## Excerpt
The curious case of stalled squashfs reads

Here's an interesting issue I and Tejun looked at a few days ago that I thought might be interesting to share with a wider audience. I hope it can serve as an example that kernel internals aren't just a black box when it comes to debugging, and it's possible to work these things out with a little patience and a careful eye.

squashfs lives an incredibly versatile life. Many Linux users know it as the read-only filesystem that has powered almost the entire history of Linux Live CDs (excluding early efforts such as Yggdrasil and DemoLinux). Because of its support for transparent compression, it is also well-known among Linux programmers as a versatile filesystem for embedded use. Those looking at the history of squashfs changes inside the kernel will also see changes from Facebook, Google, and many other industry names, as it also serves a purpose serving production traffic at scale.

One thing we use squashfs for at Facebook is transporting large amounts of static data that compress well: bytecode, certain types of static resources, etc. We then transfer these squashfs images over the network to the servers providing compute power for the service, mount the squashfs mounts, and away we go.

Visualise such a situation: we've just finished transporting the squashfs images and are getting ready to use the files inside in the program. We go to load files from within this squashfs mount within the program, and usually all goes well. Sometimes, however, many of the program's threads seem to stall while trying to read data from this squashfs image, resulting in slower startup times. In this case, we found this when testing I/O limits as part of cgroup v2 work – in this case we expect I/O throughput to be reduced, but we don't expect applications to stall entirely. Take a look at the following two kernel stacks for two threads from the application, and have a think about what looks weird here.

Here's how one thread looks (derived from /proc/[pid]/task/[tid]/stack):

 #0 __schedule
 #1 schedule
 #2 io_schedule
 #3 bit_wait_io
 #4 __wait_on_bit
 #5 out_of_line_wait_on_bit
 #6 __wait_on_buffer
 #7 squashfs_read_data
 #8 squashfs_cache_get
 #9 squashfs_get_datablock
#10 squashfs_readpage_block
#11 squashfs_readpage
#12 __do_page_cache_readahead
#13 filemap_fault
#14 __do_fault
#15 __handle_mm_fault
#16 handle_mm_fault
#17 __do_page_fault
#18 do_page_fault
#19 page_fault

Here's how some other threads look – the stack is similar, but subtly different:

 #0 __schedule
 #1 schedule
 #2 squashfs_cache_get
 #3 squashfs_get_datablock
 #4 squashfs_readpage_block
 #5 squashfs_readpage
 #6 __do_page_cache_readahead
 #7 ondemand_readahead
 #8 page_cache_sync_readahead
 #9 generic_file_read_iter
#10 __vfs_read
#11 vfs_read
#12 sys_read
#13 do_syscall_64

In the first stack, we're trying to read in data as part of a major fault. Essentially, this means that we want to read some particular memory which is backed by persistent storage, but don't have it loaded into memory. As such, we have to actually perform I/O to service the request for data by loading it into main memory, and in this case the file is on a squashfs mount, so we need to call squashfs-specific functions (like squashfs_readpage) to access it.

(Stored entries)
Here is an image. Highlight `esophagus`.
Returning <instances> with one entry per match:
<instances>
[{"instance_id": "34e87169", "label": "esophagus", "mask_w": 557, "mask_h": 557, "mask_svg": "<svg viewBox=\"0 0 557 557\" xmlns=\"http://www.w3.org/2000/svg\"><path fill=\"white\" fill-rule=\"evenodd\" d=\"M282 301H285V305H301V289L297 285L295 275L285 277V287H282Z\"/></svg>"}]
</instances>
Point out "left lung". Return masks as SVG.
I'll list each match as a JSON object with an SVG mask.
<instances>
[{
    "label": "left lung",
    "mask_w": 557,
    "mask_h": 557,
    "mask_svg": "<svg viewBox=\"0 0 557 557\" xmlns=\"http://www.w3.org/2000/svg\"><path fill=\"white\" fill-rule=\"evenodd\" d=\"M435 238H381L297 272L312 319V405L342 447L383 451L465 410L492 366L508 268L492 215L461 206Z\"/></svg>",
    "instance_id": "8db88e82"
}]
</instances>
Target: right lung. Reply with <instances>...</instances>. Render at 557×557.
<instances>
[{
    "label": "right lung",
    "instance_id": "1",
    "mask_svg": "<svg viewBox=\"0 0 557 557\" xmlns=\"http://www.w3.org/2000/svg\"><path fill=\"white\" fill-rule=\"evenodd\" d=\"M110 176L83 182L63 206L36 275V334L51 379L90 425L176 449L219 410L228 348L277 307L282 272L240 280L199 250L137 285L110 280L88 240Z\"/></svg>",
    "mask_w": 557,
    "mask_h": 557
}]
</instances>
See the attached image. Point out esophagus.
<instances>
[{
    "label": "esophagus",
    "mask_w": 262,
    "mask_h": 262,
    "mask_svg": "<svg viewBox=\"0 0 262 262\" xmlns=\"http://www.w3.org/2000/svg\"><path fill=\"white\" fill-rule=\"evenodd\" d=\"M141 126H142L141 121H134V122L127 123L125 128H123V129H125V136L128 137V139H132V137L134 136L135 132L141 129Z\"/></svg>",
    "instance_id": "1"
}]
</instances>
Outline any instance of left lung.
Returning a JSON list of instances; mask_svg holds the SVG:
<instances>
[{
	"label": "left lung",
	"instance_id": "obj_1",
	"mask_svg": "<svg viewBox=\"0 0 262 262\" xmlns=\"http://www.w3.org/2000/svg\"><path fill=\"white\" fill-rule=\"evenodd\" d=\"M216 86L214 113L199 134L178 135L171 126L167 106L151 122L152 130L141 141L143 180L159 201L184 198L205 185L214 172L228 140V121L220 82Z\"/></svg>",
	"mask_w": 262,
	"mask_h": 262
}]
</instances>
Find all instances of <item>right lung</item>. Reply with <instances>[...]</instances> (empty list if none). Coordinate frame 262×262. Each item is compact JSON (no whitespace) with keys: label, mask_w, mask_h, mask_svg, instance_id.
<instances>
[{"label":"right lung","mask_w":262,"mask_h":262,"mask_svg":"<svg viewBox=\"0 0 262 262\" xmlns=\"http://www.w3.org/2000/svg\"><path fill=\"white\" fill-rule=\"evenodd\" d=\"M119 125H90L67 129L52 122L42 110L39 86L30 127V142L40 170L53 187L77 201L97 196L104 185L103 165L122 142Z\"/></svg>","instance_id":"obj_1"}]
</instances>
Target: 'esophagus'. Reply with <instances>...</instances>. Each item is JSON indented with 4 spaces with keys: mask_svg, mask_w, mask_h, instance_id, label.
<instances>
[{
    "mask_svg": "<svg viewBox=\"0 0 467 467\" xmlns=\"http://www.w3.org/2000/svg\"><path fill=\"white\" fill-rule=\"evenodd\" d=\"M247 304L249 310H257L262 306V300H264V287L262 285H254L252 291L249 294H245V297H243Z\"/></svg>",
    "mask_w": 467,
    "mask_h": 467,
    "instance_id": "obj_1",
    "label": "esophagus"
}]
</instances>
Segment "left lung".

## Goal
For each statement, say yes or no to whether it agrees with the squashfs article, and quote the words of the article that settle it. (a) In the first stack, the thread is trying to read in data as part of a major fault. (b) The stalls were found while testing CPU limits. (c) At Facebook, squashfs is used to transport large amounts of static data that compress well.

## Written response
(a) Yes: "In the first stack, we're trying to read in data as part of a major fault."
(b) No: "we found this when testing I/O limits as part of cgroup v2 work"
(c) Yes: "One thing we use squashfs for at Facebook is transporting large amounts of static data that compress well"